Anyone who’s circled a busy parking lot or city block knows that finding an open spot can be tricky. Faded line markings. Big trucks hiding smaller cars. Other drivers on the hunt. It all can turn a quick trip to the store into a high-stress ordeal.
To park in these environments, autonomous vehicles need a visual perception system that can detect an open spot under a variety of conditions. Perceiving both indoor and outdoor spaces, separated by single, double or faded lane markings, as well as differentiating between occupied, unoccupied and partially obscured spots are key for such a system — as is doing so under varying lighting conditions.
Geometry also introduces complexity. Not every parking space is a perfect rectangle. They can be angled or slanted, perpendicular or parallel. This results in a diverse set of potential spatial orientations between the parking space and the car looking to park in it.
AI Marks the Spot
To enable parking space perception, we use camera image data collected in various conditions, and deep neural network processing through our ParkNet DNN.
To address the geometric diversity in parking shape and orientation, we trained ParkNet to detect parking spaces as four-sided polygons rather than rectangles. The DNN generalizes to define four lines connected at arbitrary, rather than right, angles. This enables it to perceive parking spaces regardless of the lane markings’ orientation with respect to the car.
ParkNet also determines which of the four sides represents the “entry line” of the parking spot. That is, the open side of the polygon where the car is supposed to enter the space. Since entry line information is a key input into self-parking planning and control software, it needs to have high classification probability, as well as obey both traffic rules and common sense.

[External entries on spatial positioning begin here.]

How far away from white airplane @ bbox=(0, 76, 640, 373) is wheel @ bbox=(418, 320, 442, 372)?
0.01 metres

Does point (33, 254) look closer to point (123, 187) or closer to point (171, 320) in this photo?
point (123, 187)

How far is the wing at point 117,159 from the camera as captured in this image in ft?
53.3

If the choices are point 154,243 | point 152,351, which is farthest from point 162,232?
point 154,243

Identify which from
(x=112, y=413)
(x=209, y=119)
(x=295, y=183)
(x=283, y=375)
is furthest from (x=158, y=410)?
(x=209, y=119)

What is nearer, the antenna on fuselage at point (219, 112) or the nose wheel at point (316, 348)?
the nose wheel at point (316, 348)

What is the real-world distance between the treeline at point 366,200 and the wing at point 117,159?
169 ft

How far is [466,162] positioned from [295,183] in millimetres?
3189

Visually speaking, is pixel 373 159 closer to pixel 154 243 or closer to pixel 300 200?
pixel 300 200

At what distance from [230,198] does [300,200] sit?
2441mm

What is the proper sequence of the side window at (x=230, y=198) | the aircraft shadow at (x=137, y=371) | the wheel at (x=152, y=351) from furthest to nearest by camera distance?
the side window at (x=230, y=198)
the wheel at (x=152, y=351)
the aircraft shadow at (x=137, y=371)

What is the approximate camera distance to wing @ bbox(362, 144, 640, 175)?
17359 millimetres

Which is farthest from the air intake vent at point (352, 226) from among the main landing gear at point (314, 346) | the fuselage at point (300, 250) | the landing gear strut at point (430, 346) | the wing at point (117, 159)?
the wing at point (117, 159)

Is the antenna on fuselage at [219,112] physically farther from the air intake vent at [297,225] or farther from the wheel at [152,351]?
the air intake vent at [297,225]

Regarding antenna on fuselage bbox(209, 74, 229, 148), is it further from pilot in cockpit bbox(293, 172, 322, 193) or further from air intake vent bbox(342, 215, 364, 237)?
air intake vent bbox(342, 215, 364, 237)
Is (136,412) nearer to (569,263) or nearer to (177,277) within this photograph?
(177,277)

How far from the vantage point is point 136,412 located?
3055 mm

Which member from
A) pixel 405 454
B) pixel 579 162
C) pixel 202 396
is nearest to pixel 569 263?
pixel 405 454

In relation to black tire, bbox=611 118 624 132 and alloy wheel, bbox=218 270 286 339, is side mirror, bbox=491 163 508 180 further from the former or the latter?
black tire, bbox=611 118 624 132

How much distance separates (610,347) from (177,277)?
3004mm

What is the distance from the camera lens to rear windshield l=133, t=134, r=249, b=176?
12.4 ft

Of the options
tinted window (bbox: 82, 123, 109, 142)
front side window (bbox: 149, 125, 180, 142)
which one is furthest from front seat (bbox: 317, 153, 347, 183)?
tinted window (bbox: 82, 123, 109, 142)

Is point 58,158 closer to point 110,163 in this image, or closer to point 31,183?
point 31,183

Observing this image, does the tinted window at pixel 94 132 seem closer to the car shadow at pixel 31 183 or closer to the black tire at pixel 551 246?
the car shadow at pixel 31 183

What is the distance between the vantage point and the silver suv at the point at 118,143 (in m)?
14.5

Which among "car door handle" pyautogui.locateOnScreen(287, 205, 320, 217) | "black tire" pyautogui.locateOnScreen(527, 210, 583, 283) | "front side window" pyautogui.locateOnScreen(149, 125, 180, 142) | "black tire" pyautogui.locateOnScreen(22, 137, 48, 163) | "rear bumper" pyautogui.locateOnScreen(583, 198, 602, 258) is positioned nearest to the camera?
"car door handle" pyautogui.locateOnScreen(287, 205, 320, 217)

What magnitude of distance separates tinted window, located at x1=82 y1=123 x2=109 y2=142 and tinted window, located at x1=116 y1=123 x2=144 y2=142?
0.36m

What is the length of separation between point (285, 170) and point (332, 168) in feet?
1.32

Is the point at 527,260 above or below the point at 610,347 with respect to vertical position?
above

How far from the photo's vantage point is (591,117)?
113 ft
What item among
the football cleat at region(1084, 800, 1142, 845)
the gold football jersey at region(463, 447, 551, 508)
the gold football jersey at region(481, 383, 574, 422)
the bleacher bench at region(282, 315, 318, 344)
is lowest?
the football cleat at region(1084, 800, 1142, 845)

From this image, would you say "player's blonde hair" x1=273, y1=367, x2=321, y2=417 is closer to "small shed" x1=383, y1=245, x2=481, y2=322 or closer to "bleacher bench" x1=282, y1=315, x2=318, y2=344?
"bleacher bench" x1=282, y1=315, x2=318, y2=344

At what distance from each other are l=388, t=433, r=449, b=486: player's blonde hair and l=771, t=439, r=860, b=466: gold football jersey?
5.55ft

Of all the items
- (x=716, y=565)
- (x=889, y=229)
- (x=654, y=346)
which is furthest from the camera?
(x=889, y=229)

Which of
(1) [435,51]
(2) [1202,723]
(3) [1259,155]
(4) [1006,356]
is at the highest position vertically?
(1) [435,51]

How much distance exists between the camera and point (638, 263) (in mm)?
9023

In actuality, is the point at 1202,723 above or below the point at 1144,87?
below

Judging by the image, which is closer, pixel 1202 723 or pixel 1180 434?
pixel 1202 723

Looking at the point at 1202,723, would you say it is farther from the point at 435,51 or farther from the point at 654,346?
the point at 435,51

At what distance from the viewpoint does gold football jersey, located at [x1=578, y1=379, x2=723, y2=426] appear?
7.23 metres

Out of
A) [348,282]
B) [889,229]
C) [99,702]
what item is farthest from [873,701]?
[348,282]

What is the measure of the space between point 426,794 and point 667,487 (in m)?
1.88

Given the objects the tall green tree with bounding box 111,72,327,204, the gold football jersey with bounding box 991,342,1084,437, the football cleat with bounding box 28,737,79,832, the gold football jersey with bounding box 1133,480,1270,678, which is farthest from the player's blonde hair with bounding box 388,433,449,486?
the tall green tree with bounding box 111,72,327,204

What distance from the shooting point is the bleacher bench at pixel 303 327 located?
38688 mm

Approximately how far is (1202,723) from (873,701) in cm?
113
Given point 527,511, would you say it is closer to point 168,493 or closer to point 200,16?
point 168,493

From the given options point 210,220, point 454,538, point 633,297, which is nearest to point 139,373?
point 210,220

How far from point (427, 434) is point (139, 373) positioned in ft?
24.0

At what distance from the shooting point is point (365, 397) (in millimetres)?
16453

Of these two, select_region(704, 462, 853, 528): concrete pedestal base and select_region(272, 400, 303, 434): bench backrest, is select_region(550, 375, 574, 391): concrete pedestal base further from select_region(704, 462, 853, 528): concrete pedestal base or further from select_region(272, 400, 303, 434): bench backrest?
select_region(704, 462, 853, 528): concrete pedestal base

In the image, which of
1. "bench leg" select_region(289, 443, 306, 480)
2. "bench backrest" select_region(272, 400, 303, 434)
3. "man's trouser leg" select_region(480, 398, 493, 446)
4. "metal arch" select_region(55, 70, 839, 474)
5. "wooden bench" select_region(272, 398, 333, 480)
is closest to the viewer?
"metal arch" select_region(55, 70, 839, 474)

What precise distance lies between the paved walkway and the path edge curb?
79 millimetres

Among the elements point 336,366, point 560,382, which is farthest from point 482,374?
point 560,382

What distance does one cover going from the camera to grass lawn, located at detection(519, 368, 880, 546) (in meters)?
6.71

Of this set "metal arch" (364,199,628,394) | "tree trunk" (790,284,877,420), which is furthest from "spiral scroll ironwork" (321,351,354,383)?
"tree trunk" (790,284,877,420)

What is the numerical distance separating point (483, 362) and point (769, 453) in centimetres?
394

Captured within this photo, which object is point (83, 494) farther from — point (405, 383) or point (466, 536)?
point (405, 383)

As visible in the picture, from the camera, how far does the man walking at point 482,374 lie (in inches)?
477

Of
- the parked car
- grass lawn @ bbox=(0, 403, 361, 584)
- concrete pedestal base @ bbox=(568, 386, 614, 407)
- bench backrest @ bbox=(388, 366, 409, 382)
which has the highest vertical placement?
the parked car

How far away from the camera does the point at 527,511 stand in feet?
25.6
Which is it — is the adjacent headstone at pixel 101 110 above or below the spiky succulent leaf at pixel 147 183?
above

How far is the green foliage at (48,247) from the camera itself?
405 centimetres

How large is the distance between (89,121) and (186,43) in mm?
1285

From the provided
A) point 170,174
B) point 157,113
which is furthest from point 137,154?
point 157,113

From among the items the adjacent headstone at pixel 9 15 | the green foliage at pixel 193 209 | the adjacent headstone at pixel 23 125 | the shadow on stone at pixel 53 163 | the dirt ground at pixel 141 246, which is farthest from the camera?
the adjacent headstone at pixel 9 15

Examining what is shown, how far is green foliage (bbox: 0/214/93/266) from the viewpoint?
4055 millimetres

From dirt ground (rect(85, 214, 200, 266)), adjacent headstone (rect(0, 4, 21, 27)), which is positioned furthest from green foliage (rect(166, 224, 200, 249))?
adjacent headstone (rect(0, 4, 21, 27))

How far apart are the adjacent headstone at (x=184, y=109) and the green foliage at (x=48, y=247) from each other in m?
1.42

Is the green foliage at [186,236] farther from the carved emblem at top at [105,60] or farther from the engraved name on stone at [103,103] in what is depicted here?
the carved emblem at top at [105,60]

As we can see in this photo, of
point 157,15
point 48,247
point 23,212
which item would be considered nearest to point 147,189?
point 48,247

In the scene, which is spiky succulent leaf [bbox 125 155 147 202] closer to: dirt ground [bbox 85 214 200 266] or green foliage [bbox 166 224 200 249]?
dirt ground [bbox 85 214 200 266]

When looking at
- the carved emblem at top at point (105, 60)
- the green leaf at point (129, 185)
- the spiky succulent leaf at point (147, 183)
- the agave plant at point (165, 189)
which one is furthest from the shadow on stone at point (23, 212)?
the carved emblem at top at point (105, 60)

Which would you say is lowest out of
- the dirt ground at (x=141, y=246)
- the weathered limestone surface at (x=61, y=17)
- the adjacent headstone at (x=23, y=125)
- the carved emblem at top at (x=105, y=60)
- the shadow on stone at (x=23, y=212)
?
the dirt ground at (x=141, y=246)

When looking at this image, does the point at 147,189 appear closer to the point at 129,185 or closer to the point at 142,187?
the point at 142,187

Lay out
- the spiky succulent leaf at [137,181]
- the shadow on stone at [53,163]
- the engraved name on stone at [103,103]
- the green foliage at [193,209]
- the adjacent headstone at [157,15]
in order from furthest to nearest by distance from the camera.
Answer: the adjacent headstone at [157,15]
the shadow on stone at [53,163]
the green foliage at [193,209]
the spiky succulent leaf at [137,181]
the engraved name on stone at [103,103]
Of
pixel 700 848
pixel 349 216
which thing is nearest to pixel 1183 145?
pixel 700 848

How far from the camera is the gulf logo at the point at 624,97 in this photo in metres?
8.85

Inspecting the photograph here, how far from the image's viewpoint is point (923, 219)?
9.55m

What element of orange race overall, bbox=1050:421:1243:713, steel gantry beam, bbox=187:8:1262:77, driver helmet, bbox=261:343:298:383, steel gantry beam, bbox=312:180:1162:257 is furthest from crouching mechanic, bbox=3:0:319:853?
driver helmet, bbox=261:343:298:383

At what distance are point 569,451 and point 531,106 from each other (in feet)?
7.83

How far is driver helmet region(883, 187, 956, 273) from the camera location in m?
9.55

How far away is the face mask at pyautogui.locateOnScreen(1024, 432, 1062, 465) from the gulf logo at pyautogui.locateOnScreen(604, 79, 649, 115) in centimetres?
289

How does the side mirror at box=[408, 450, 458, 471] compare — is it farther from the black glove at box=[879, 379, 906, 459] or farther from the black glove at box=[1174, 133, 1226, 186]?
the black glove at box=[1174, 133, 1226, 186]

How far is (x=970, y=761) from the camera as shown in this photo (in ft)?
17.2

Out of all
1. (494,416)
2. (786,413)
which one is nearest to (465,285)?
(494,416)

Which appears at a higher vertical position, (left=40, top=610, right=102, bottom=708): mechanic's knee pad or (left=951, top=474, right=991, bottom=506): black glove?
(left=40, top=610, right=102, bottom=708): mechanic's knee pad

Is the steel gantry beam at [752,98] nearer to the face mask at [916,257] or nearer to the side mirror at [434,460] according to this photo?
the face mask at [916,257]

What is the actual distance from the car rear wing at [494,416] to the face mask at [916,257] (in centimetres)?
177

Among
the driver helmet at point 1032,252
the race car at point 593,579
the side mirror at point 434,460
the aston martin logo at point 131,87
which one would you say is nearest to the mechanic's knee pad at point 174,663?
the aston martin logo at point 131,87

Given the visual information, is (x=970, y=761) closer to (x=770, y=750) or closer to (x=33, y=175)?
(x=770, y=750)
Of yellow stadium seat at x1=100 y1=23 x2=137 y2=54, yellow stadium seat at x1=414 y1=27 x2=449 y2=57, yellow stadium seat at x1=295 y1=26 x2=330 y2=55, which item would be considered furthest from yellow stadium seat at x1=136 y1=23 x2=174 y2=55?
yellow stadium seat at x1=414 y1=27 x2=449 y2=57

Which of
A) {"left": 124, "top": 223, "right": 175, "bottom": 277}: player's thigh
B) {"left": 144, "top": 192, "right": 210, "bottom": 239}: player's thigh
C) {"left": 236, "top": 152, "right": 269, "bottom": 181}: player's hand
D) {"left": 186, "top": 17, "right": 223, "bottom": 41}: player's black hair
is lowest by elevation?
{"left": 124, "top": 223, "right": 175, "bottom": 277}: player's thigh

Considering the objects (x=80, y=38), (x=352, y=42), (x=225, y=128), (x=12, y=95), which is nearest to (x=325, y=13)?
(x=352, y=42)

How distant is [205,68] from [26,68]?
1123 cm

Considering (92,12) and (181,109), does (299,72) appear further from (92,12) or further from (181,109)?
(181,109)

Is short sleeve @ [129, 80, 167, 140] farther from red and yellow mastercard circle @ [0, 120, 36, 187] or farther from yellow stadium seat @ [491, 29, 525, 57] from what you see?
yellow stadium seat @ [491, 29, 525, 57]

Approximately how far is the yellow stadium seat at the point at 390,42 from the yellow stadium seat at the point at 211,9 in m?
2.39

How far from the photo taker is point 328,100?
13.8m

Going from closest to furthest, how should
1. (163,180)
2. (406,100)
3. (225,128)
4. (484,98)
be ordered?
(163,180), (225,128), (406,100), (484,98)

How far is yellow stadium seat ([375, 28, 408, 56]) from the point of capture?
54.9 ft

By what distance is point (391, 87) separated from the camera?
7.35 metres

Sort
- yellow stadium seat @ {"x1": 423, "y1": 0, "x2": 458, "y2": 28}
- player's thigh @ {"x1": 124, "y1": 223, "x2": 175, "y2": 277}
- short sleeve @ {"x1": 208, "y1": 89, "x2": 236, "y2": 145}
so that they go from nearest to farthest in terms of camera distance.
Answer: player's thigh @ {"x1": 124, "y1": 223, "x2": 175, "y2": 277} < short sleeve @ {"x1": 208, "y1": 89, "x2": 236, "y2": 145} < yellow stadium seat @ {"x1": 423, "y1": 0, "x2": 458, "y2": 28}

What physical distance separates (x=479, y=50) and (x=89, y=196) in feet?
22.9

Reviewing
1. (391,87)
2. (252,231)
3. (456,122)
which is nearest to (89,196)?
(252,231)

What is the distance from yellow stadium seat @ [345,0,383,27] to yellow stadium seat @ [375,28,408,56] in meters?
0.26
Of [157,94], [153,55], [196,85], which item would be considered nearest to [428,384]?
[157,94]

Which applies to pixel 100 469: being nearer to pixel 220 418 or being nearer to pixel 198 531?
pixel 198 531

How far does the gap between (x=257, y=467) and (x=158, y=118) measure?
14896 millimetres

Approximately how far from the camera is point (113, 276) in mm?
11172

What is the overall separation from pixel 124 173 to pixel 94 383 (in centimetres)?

ParkNet outputs parking space detections and entry line classifications in 2D image space. So a change from 2D to 3D coordinates is needed to use ParkNet outputs in autonomous parking planning and control software.
By using camera self-calibration results (that is, estimates for the camera pitch/yaw/roll values, that represent up/down, left/right, and clockwise/anticlockwise positioning), ParkNet results can be converted into 3D coordinates. This enables 3D position estimation that’s particularly accurate for short-distance self-parking maneuvers.